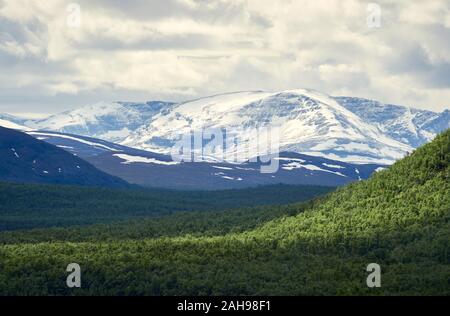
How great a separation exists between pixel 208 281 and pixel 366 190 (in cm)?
6191

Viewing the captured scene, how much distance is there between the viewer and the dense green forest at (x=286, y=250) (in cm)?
12225

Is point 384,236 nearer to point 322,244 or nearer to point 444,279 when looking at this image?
point 322,244

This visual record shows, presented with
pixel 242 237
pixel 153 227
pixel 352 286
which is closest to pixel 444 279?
pixel 352 286

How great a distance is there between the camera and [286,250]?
5886 inches

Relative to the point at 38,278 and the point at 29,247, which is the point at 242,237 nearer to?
the point at 29,247

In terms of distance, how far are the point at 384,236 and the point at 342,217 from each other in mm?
20102

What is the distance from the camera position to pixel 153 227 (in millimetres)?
198625

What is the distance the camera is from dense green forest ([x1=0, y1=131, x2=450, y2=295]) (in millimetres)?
122250

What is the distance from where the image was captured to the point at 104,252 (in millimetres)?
147250

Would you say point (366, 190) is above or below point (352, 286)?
above
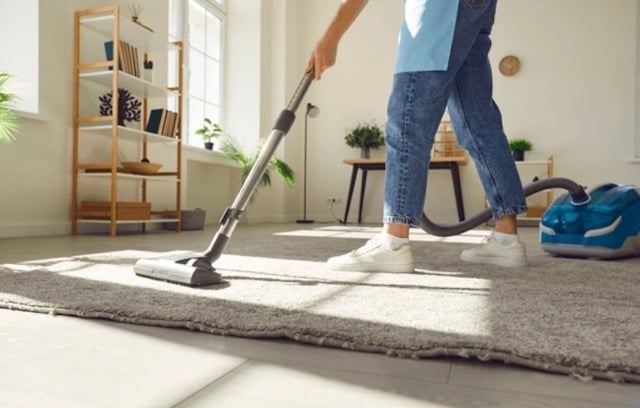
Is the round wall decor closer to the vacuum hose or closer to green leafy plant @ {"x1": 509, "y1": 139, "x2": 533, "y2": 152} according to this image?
green leafy plant @ {"x1": 509, "y1": 139, "x2": 533, "y2": 152}

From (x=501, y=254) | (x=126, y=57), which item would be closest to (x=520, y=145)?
(x=126, y=57)

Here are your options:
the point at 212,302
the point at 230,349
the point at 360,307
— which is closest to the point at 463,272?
the point at 360,307

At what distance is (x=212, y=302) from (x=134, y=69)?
257 cm

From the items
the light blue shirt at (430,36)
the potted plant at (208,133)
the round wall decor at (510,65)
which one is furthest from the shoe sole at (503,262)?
the round wall decor at (510,65)

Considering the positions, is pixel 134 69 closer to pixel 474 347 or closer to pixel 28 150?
pixel 28 150

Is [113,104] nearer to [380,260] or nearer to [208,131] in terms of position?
[208,131]

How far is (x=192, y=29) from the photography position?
189 inches

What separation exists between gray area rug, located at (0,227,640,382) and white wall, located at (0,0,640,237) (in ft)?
11.1

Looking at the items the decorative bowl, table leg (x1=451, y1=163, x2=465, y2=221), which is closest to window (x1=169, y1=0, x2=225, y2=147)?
the decorative bowl

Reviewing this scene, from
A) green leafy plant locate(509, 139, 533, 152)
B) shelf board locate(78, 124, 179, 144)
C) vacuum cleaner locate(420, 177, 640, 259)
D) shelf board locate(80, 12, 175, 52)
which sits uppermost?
shelf board locate(80, 12, 175, 52)

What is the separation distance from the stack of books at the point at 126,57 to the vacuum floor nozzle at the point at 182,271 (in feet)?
7.09

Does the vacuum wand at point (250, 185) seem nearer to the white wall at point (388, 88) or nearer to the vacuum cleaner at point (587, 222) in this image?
the vacuum cleaner at point (587, 222)

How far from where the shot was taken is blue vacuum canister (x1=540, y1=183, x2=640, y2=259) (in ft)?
5.58

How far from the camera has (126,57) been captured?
304 centimetres
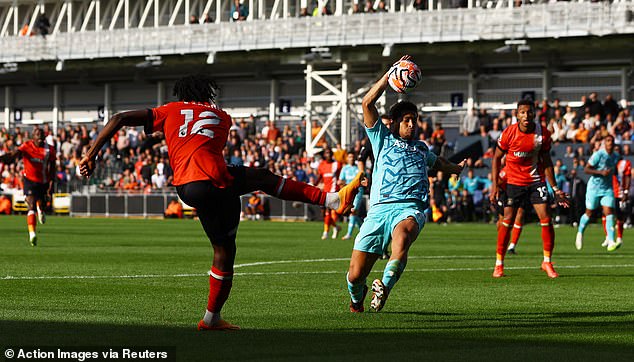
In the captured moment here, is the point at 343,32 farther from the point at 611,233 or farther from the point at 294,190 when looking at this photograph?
the point at 294,190

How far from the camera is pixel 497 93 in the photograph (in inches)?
2317

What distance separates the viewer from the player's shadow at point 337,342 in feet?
29.7

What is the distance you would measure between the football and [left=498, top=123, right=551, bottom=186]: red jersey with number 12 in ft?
21.7

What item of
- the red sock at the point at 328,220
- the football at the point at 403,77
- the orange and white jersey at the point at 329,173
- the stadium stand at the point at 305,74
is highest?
the stadium stand at the point at 305,74

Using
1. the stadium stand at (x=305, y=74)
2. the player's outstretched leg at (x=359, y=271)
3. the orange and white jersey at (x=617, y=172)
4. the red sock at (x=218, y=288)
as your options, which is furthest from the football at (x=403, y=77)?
the stadium stand at (x=305, y=74)

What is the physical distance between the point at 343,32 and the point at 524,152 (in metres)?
37.4

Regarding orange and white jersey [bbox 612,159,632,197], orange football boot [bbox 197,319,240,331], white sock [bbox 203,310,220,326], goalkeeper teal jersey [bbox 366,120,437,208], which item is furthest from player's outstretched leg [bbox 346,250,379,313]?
orange and white jersey [bbox 612,159,632,197]

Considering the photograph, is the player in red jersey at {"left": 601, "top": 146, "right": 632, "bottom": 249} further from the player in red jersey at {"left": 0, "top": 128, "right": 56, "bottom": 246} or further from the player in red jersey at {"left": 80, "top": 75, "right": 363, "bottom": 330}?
the player in red jersey at {"left": 80, "top": 75, "right": 363, "bottom": 330}

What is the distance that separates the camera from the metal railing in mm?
50000

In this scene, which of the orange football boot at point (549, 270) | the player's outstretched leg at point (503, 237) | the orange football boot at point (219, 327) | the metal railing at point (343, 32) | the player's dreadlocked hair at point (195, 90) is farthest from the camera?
the metal railing at point (343, 32)

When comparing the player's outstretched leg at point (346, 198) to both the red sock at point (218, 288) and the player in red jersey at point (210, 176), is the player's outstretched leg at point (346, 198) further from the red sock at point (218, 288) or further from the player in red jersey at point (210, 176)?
the red sock at point (218, 288)

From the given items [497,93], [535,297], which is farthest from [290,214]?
[535,297]

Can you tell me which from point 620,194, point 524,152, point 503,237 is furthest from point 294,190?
point 620,194

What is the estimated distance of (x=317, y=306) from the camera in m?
12.7
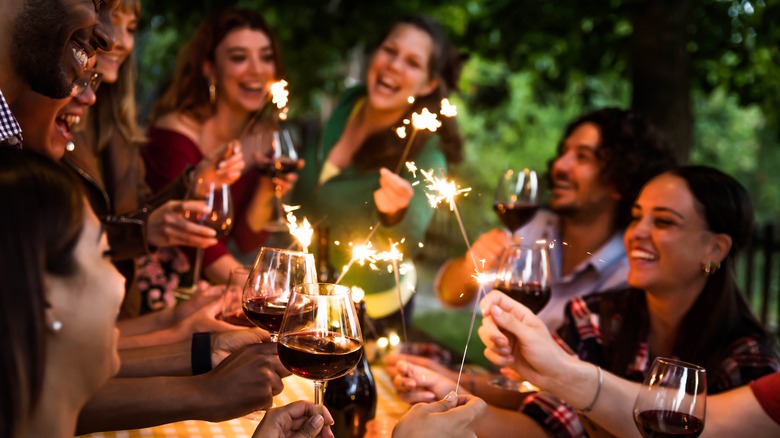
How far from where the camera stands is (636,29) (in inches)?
162

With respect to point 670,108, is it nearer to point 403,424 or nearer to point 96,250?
point 403,424

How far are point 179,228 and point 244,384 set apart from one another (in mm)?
1097

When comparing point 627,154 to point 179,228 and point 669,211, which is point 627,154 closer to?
point 669,211

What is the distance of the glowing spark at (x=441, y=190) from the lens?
1.80 m

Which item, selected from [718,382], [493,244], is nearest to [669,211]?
[718,382]

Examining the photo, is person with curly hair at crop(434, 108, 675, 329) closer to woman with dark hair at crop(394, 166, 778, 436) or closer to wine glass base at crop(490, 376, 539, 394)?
woman with dark hair at crop(394, 166, 778, 436)

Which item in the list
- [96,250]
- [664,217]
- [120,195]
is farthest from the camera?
[120,195]

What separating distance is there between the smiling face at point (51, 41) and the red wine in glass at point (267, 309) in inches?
31.3

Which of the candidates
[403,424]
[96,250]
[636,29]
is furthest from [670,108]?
[96,250]

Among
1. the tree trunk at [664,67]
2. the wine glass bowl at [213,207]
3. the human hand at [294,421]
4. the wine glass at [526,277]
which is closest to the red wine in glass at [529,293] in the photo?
the wine glass at [526,277]

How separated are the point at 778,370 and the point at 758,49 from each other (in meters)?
2.60

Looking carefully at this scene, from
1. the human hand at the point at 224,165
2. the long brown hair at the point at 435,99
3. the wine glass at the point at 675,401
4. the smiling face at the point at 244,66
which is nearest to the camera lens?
the wine glass at the point at 675,401

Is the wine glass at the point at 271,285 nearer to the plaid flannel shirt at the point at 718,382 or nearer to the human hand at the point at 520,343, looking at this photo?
the human hand at the point at 520,343

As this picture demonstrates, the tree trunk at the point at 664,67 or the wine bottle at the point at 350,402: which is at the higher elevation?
the tree trunk at the point at 664,67
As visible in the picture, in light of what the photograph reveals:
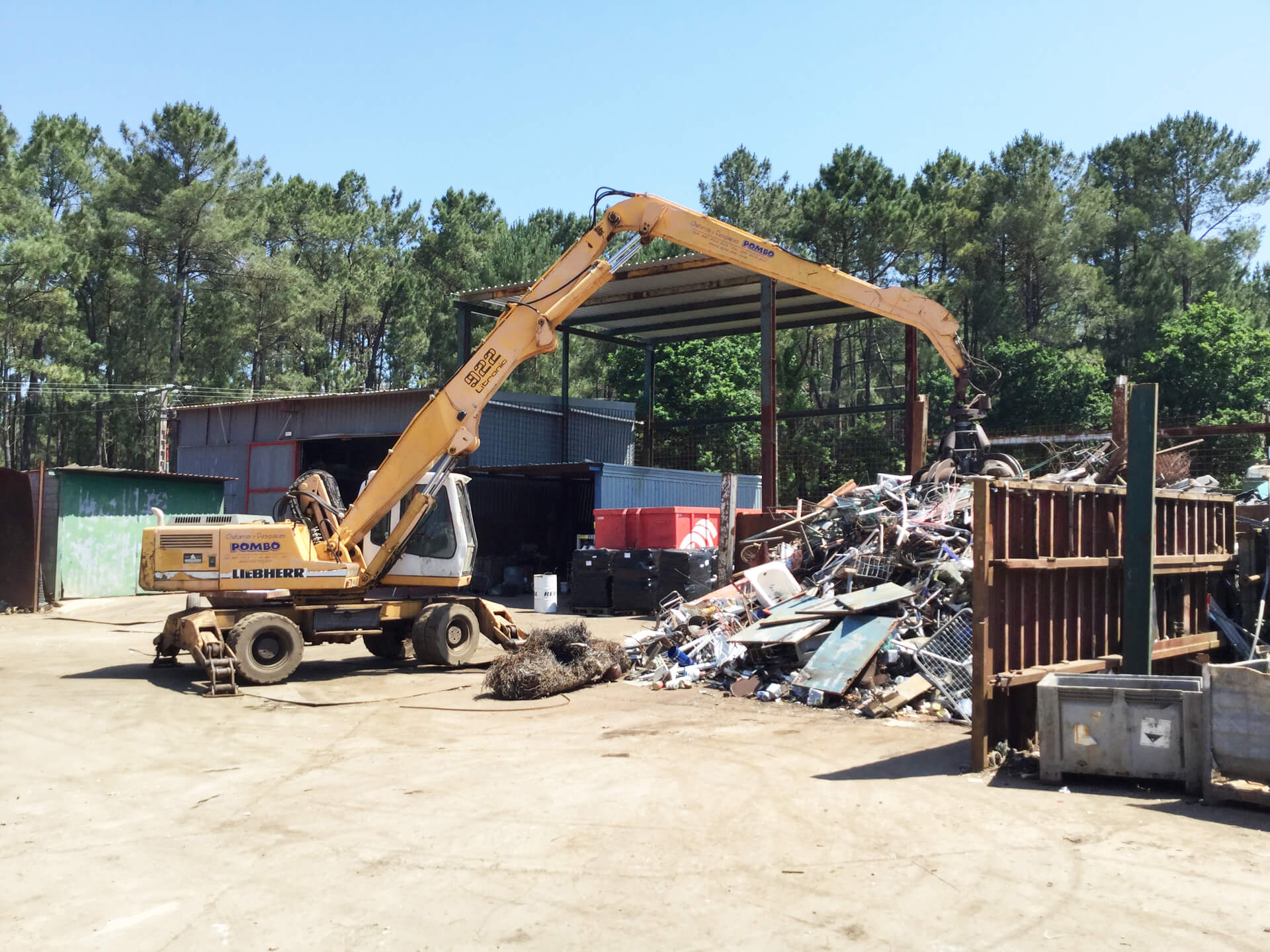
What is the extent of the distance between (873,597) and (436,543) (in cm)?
579

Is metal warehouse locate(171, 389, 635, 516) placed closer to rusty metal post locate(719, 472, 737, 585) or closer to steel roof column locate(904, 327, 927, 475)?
steel roof column locate(904, 327, 927, 475)

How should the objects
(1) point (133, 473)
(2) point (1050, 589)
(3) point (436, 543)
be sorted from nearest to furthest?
(2) point (1050, 589) → (3) point (436, 543) → (1) point (133, 473)

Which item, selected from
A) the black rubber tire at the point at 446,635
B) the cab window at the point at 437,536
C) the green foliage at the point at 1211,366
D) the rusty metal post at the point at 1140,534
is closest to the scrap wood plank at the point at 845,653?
the rusty metal post at the point at 1140,534

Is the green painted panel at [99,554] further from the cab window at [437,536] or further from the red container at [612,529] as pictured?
the cab window at [437,536]

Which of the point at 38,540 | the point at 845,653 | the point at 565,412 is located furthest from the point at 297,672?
the point at 565,412

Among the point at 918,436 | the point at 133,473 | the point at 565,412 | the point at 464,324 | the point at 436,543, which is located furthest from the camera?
the point at 565,412

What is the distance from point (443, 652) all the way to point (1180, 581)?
8761 millimetres

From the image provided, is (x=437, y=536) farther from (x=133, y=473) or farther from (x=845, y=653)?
(x=133, y=473)

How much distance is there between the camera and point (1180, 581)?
10.4 m

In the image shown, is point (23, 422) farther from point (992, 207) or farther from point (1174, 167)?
point (1174, 167)

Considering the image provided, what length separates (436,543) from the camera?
541 inches

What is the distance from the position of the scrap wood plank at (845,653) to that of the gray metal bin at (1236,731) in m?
4.37

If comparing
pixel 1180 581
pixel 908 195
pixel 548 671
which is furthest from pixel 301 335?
pixel 1180 581

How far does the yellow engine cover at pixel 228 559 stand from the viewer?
12.7m
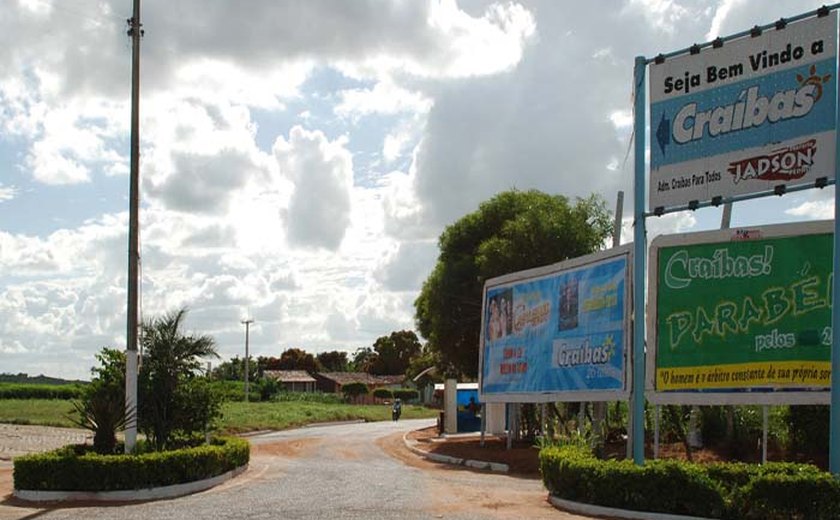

++++++

Format the items from the line containing "How far does" through the end of the records as a two-column CSV with the headers item and answer. Give one row per item, put each field in quotes, turn any line breaks into spaces, and leave out the pictures.

item,answer
"How far does the yellow engine cover at pixel 228 559 stand from the viewer?","12.7m"